◆ Aim of the task: Print everything in the records exactly. Leave the pictures out.

◆ Supplied data:
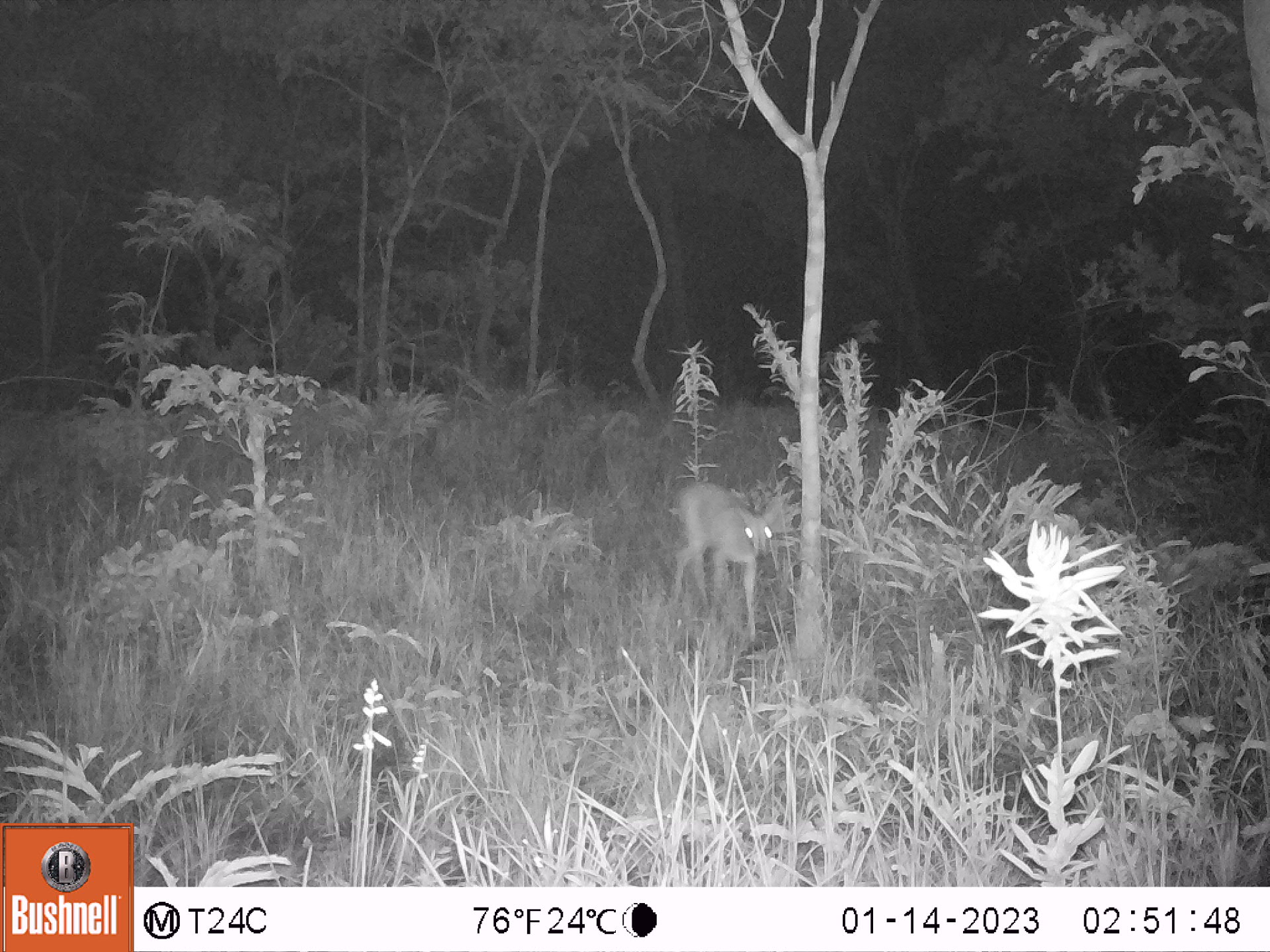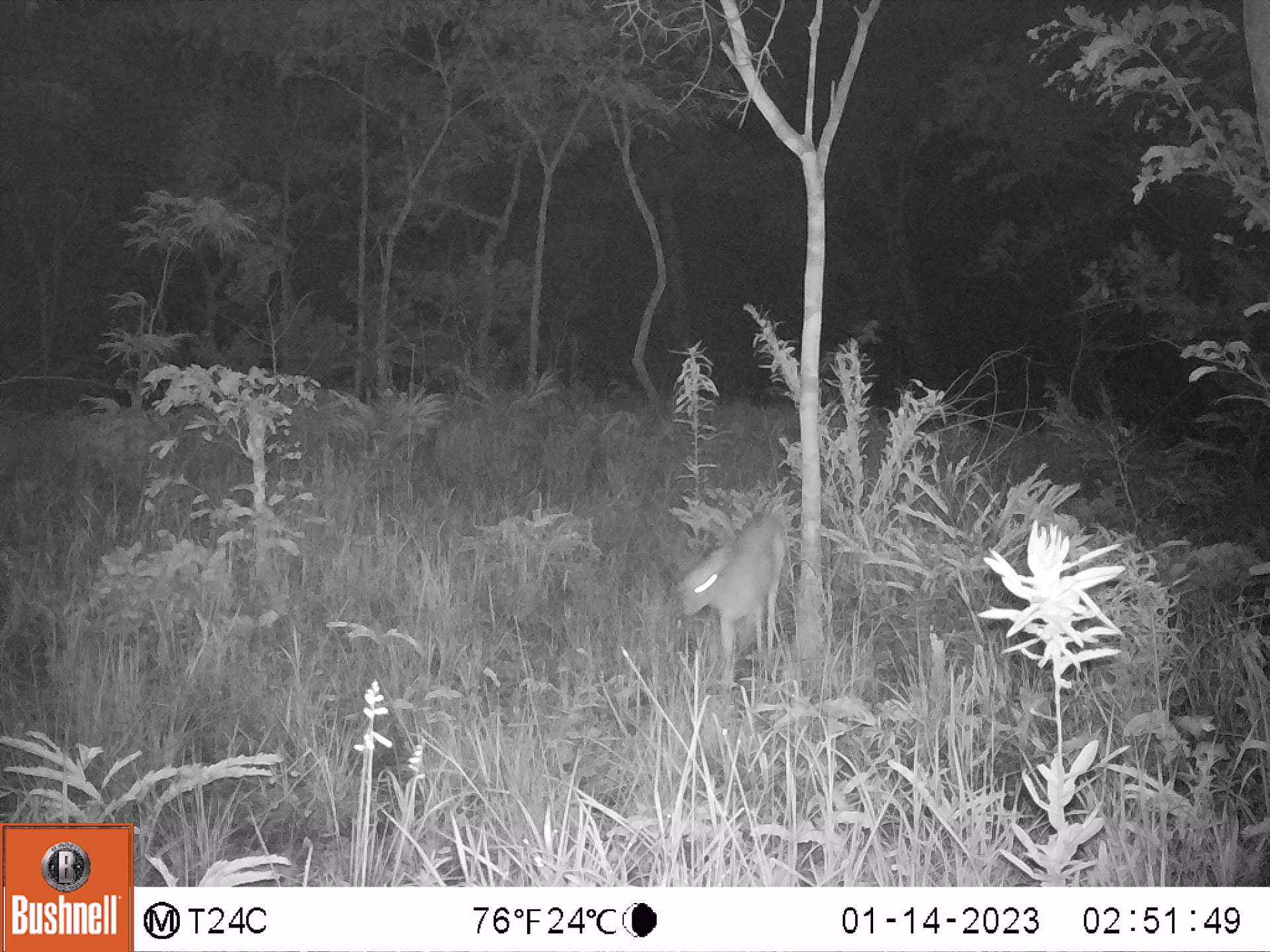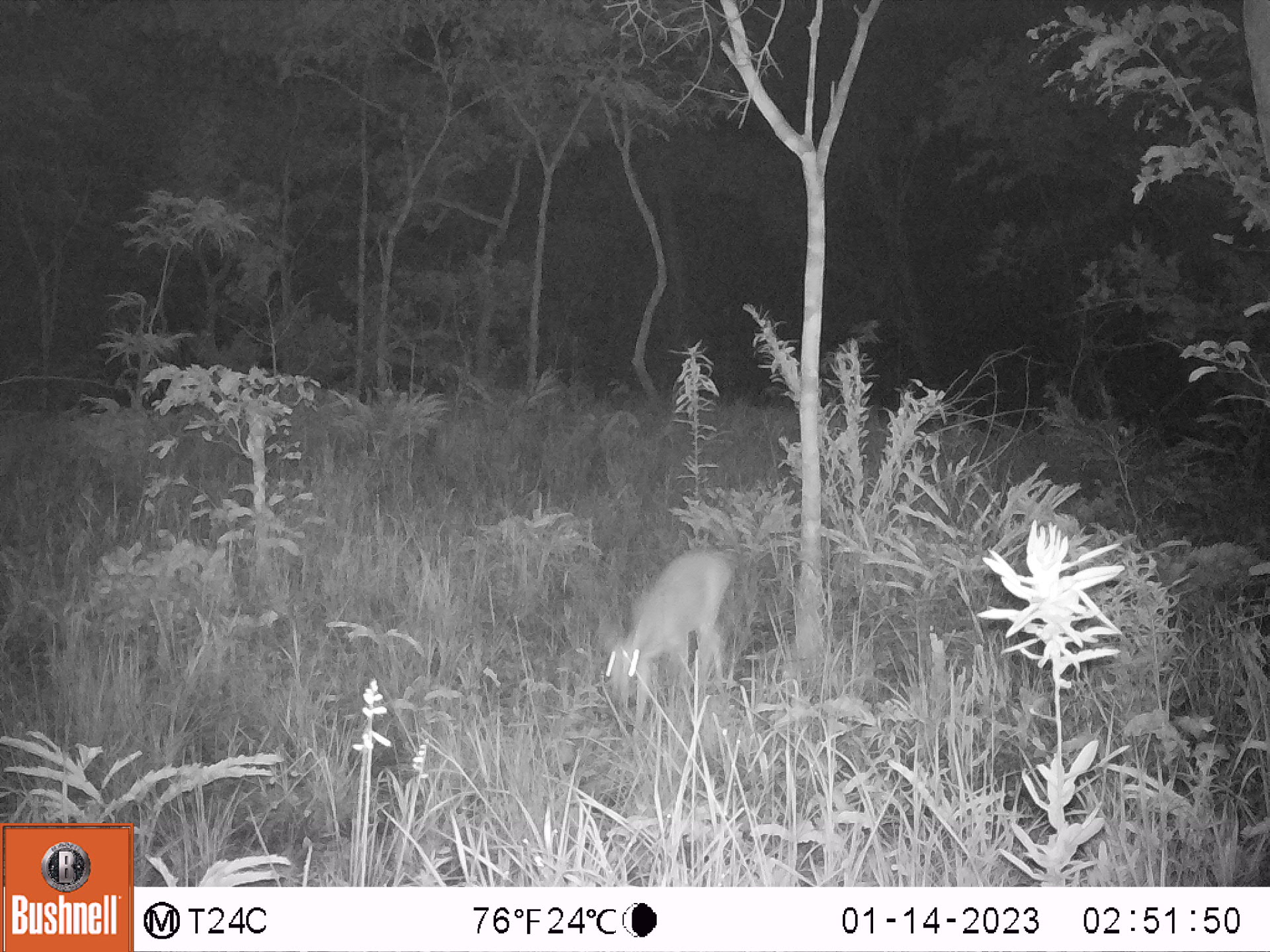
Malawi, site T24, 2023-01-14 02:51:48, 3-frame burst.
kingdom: Animalia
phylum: Chordata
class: Mammalia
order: Artiodactyla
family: Bovidae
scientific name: Antilopinae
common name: small antelope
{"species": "small antelope (Antilopinae)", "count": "1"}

◆ Task answer:
Malawi, site T24, 2023-01-14 02:51:48, 3-frame burst.
kingdom: Animalia
phylum: Chordata
class: Mammalia
order: Artiodactyla
family: Bovidae
scientific name: Antilopinae
common name: small antelope
{"species": "small antelope (Antilopinae)", "count": "1"}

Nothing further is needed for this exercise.